▸ Testo da leggere:
◆ ◆ ◆ ◆ ◆ ◆ ◆

Ma non è un problema italiano ma di tutto l’Occidente e dei Paesi che hanno adottato in pieno il nostro modello di sviluppo. Nell’Europa continentale solo la Francia supera di uno striminzito 0,1 quei due figli per donna che è il minimo per rimanere in una situazione demografica almeno di stabilità (dato che la tecnica non ha trovato ancora il modo di far partorire gli uomini). Tutti gli altri Paesi europei sono abbondantemente al di sotto (Germania 1,41, Spagna 1,41, Paesi Bassi 1,72, Svizzera 1,42). Negli Stati Uniti il tasso di natalità è 1,84, in Giappone 1,27. Siamo delle società femminee ma senza madri.

◆ ◆ ◆ ◆ ◆ ◆ ◆

▸ Dati forniti:

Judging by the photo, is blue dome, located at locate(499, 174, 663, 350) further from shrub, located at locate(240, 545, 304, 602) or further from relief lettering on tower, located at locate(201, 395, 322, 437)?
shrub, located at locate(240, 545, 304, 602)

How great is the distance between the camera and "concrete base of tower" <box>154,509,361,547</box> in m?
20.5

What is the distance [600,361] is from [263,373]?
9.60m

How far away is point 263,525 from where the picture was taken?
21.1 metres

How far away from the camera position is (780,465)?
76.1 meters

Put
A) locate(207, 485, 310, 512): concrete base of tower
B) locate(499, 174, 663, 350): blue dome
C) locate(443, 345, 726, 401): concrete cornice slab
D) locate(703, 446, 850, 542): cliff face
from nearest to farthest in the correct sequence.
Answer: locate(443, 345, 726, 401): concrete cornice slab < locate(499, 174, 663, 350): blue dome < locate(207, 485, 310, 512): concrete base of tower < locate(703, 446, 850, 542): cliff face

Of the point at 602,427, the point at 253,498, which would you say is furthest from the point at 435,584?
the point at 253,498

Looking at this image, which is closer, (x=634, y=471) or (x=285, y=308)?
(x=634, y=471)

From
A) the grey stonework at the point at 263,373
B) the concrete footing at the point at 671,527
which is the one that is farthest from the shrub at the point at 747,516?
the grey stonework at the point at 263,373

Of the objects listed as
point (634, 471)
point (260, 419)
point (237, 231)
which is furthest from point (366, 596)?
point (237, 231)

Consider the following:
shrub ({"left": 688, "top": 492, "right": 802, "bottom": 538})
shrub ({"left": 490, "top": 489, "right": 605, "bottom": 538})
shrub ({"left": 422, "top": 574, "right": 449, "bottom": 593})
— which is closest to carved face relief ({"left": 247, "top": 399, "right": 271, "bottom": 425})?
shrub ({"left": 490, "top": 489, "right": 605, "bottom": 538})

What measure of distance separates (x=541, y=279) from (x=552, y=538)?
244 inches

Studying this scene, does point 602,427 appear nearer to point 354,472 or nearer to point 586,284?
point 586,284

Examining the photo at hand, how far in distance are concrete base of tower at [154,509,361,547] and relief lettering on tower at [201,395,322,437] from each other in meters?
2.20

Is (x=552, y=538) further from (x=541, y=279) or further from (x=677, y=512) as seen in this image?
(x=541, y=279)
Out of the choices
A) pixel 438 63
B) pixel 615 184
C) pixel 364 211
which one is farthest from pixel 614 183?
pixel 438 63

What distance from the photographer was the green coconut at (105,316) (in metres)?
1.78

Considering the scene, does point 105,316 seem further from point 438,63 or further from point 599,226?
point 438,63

◆ ◆ ◆ ◆ ◆ ◆ ◆

▸ Consegna 1: Indica, per favore, se ciascuna affermazione concorda con il brano sulla natalità e rispondi sì o no, citando tra virgolette le parole decisive: (a) la Francia supera i due figli per donna; (b) la Germania ha un tasso più alto della Spagna; (c) il Giappone ha un tasso di 1,84.
▸ Consegna 2: Elenca tutti i paesi di cui il brano sulla natalità riporta il tasso in cifre, ciascuno con il proprio valore.
▸ Consegna 3: Prosegui il brano sulla natalità dopo la sua ultima frase.

▸ Soluzione 1:
(a) Sì: "solo la Francia supera di uno striminzito 0,1 quei due figli per donna"
(b) No: "Germania 1,41, Spagna 1,41"
(c) No: "Negli Stati Uniti il tasso di natalità è 1,84, in Giappone 1,27"

▸ Soluzione 2:
Germania 1,41
Spagna 1,41
Paesi Bassi 1,72
Svizzera 1,42
Stati Uniti 1,84
Giappone 1,27

▸ Soluzione 3:
Non c’è bisogno di statistiche nemmeno per capire che nei Paesi, economicamente, socialmente, culturalmente, lontani da noi figliano di più. Basta guardare i barconi che arrivano da noi con numerose donne incinte. Ma lasciamo, anche qui, parlare i dati: in Medio Oriente il tasso medio è 2,5. In Africa Nera è, mediamente, del 5. Più una popolazione è povera più fa figli: in Congo è 6,7, in Nigeria 5,32 e così via.

Le donne che lavorano non hanno tempo per fare figli e accudirli. Ma il discorso vale anche per gli uomini. Si sarebbe pensato che gli uomini avendo perso il loro tradizionale ruolo virile (non fanno più la guerra, non hanno più forti passioni politiche) si sarebbero rifugiati nella famiglia. Invece no. Nessuno, uomo o donna che sia, vuole rinunciare ai confort, al benessere e i figli tolgono spazio a questi agi. Inoltre si rilutta a fare figli se si pensa di non poter dar loro le consuete opportunità: piscina, corsi d’inglese, lezioni di piano, lezioni di danza.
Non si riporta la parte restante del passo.